Le nomine dei vertici di UBS per il mercato nazionale appaiono come una dimostrazione di forza nei confronti del Credit Suisse. Ma la vittoria del più forte non è necessariamente il fattore predominante.

Le nomine comunicate ieri di UBS Svizzera sembrano segnalare ai dipendenti di Credit Suisse, ancora in attesa di conoscere il loro destino nell'integrazione, che praticamente tutte le funzioni dirigenziali chiave andranno ai manager di UBS.

Ci sono delle eccezioni. Jens Haas, di Credit Suisse, diventa co-responsabile dell’investment banking con Martin Kesselring di UBS e Reto Mueller. L'ex responsabile regionale del Credit Suisse diventa il risk manager per le attività nazionali. Questo rende l'ultima tornata di nomine solo marginalmente più equilibrata rispetto a quanto visto a livello di Gruppo, dove Ulrich Koerner è stato l'unico ex Credit Suisse ad entrare nel top management di UBS.

La sopravvivenza del più idoneo

A prima vista, pare che i manager di UBS siano in genere in grado di tagliare i posti laddove esistono delle duplicazioni, però sembra anche che i manager di Credit Suisse ottengano il giusto riconoscimento quando la loro attività dimostra una marcia in più. Si applica la «sopravvivenza del più idoneo», e questo è indiscutibilmente «UBS».

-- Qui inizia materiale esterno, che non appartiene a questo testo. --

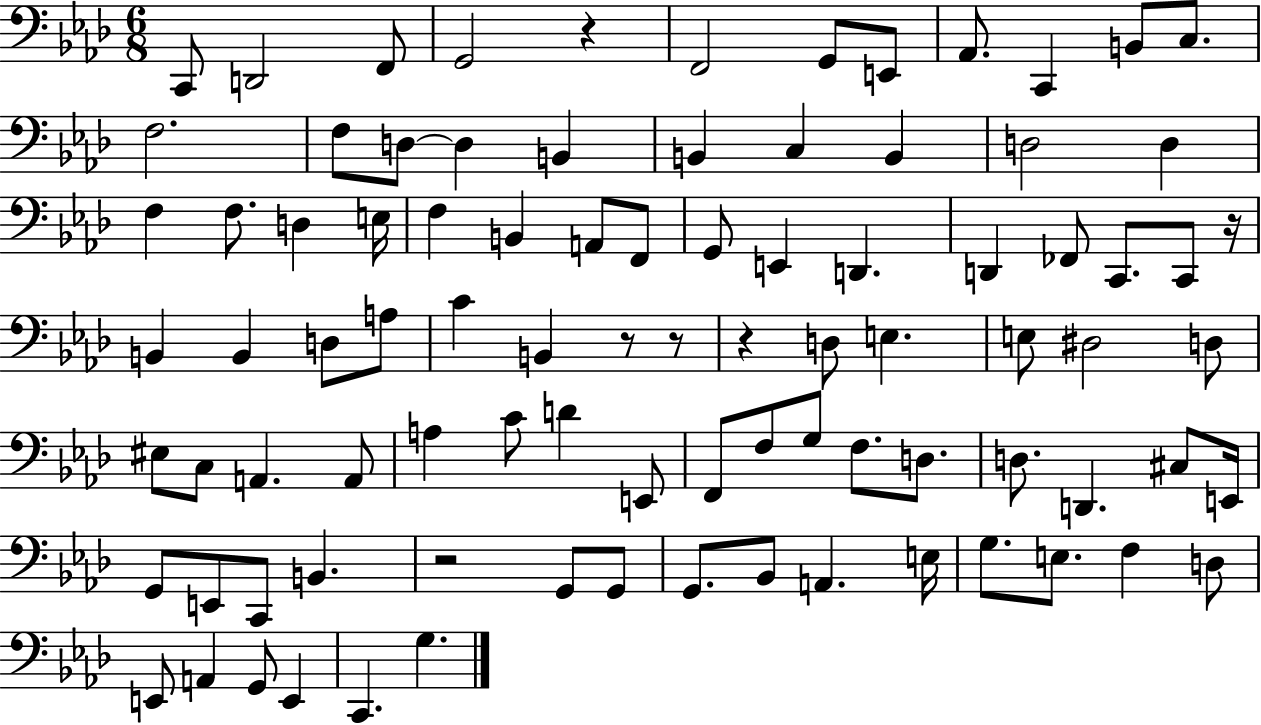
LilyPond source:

{
  \clef bass
  \numericTimeSignature
  \time 6/8
  \key aes \major
  c,8 d,2 f,8 | g,2 r4 | f,2 g,8 e,8 | aes,8. c,4 b,8 c8. | \break f2. | f8 d8~~ d4 b,4 | b,4 c4 b,4 | d2 d4 | \break f4 f8. d4 e16 | f4 b,4 a,8 f,8 | g,8 e,4 d,4. | d,4 fes,8 c,8. c,8 r16 | \break b,4 b,4 d8 a8 | c'4 b,4 r8 r8 | r4 d8 e4. | e8 dis2 d8 | \break eis8 c8 a,4. a,8 | a4 c'8 d'4 e,8 | f,8 f8 g8 f8. d8. | d8. d,4. cis8 e,16 | \break g,8 e,8 c,8 b,4. | r2 g,8 g,8 | g,8. bes,8 a,4. e16 | g8. e8. f4 d8 | \break e,8 a,4 g,8 e,4 | c,4. g4. | \bar "|."
}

UBS nega l'esistenza di un disegno che vede i dipendenti del Credit Suisse sempre secondi classificati. Anche perché questo sarebbe in palese contraddizione con la promessa fatta dal CEO del Gruppo Sergio Ermotti, secondo cui la società UBS avrebbe sempre preso in considerazione tutti i dipendenti, sia di UBS che di Credit Suisse.

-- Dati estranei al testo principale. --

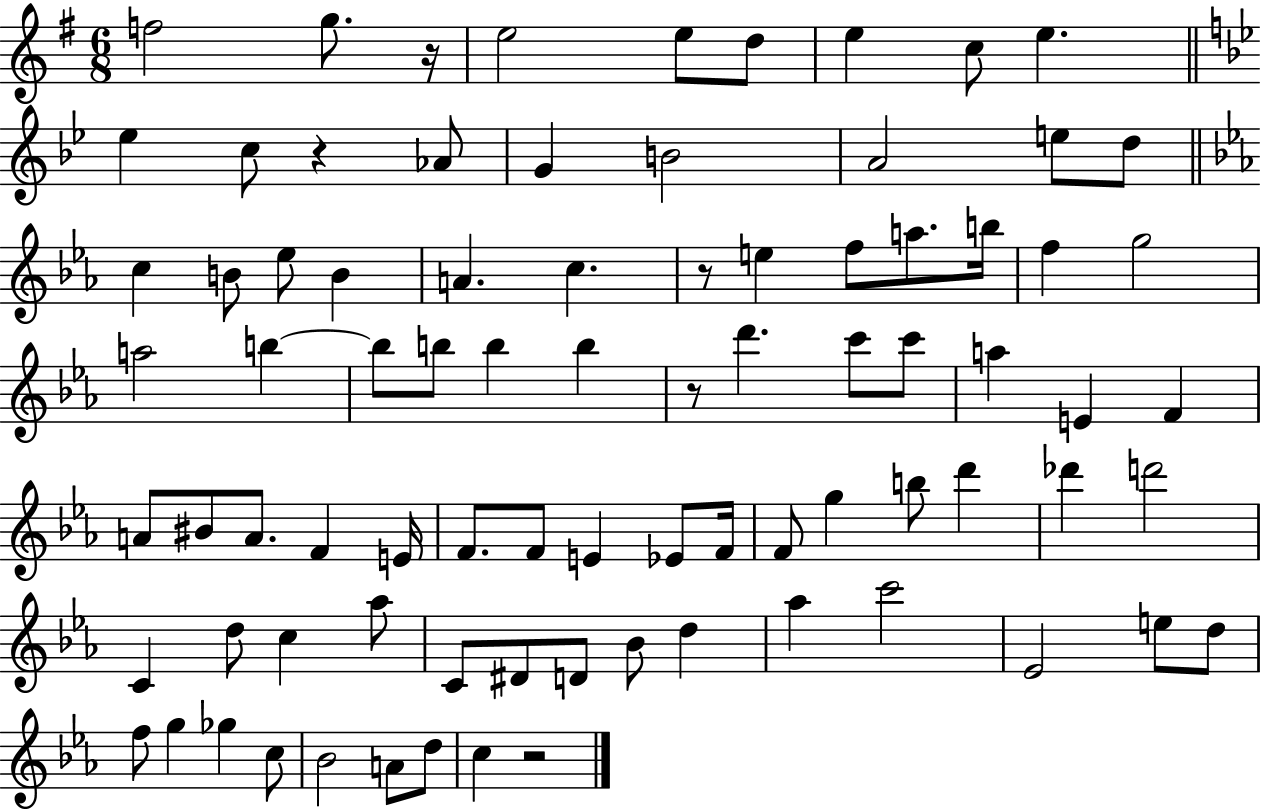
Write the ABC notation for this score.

Le star del Credit Suisse se ne sono andate

Sabine Keller-Busse, nella sua riorganizzazione, ha dovuto fare i conti con i diversi vuoti lasciati da manager esperti che se ne erano già andati. Tra questi, l'ex responsabile del private banking Serge Fehr, l'ex responsabile del retail banking Anke Bridge-Haux e l'ex responsabile del corporate banking Andreas Gerber.

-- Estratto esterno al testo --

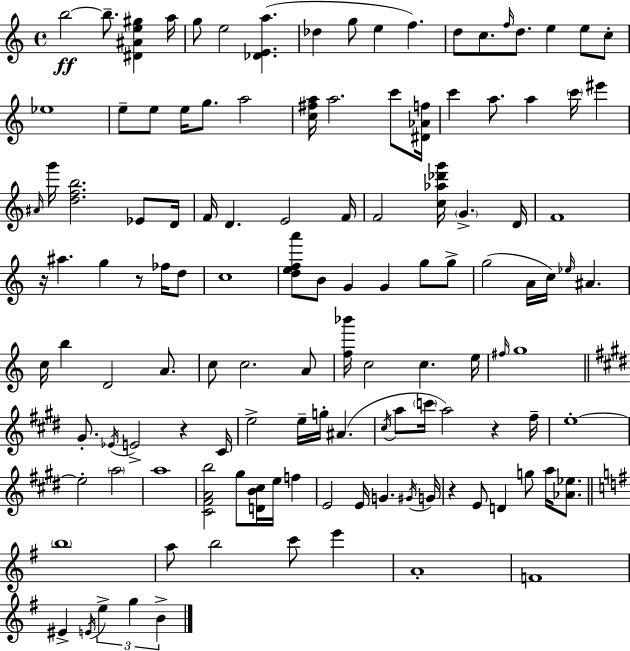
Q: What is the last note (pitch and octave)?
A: B4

André Helfenstein è l'unico dirigente rimasto. In qualità di responsabile del Credit Suisse Svizzera, ne coordinerà l'integrazione con UBS, fino alla sua completa scomparsa nel 2025.

Obiettivo di risparmio rivisto

Questo suggerisce che c'è una legge molto più potente in gioco per l'integrazione: la velocità. Anche se per la conclusione dell'acquisizione ci vorranno ancora degli anni, il calendario di UBS è ambizioso. Il mese scorso ha dichiarato di voler ottenere altri 2 miliardi di dollari di risparmi, e raggiungere così 10 miliardi di dollari entro il 2027.

La voce di spesa più importante per le banche è tradizionalmente il personale, cosa chiara a tutti i dipendenti, visti i tagli che vengono fatti a ritmo serrato. In Svizzera, probabilmente, si supereranno i 3.000 licenziamenti annunciati di recente.

Timing inflessibile

Il ritmo del cambiamento in atto costringe il management di UBS ad avvalersi di figure di fiducia. Ermotti ha recentemente dichiarato che, per ridurre al minimo i rischi dell’integrazione, deve obbligatoriamente scegliere persone che abbiano familiarità con il suo approccio, senza lasciare tempo alla sperimentazione.

La regola dell'1:3, secondo la quale un terzo del personale di un'azienda acquisita rimane per salvaguardare le operazioni, viene messa in discussione dagli osservatori dell'operazione.

8.000 uscite nel primo semestre

È possibile che, dopo gli annunci fatti all'inizio della settimana, la forza lavoro subirà un'altra scossa. Secondo UBS, circa 8.000 dipendenti hanno già lasciato l'azienda nella prima metà dell'anno, il che dovrebbe facilitare il lavoro di cost-cutting.

Anche gli eventi degli ultimi giorni indicano che l’esodo è in corso: ieri le banche private svizzere Julius Baer ed EFG International hanno dato il benvenuto a ex dipendenti del Credit Suisse.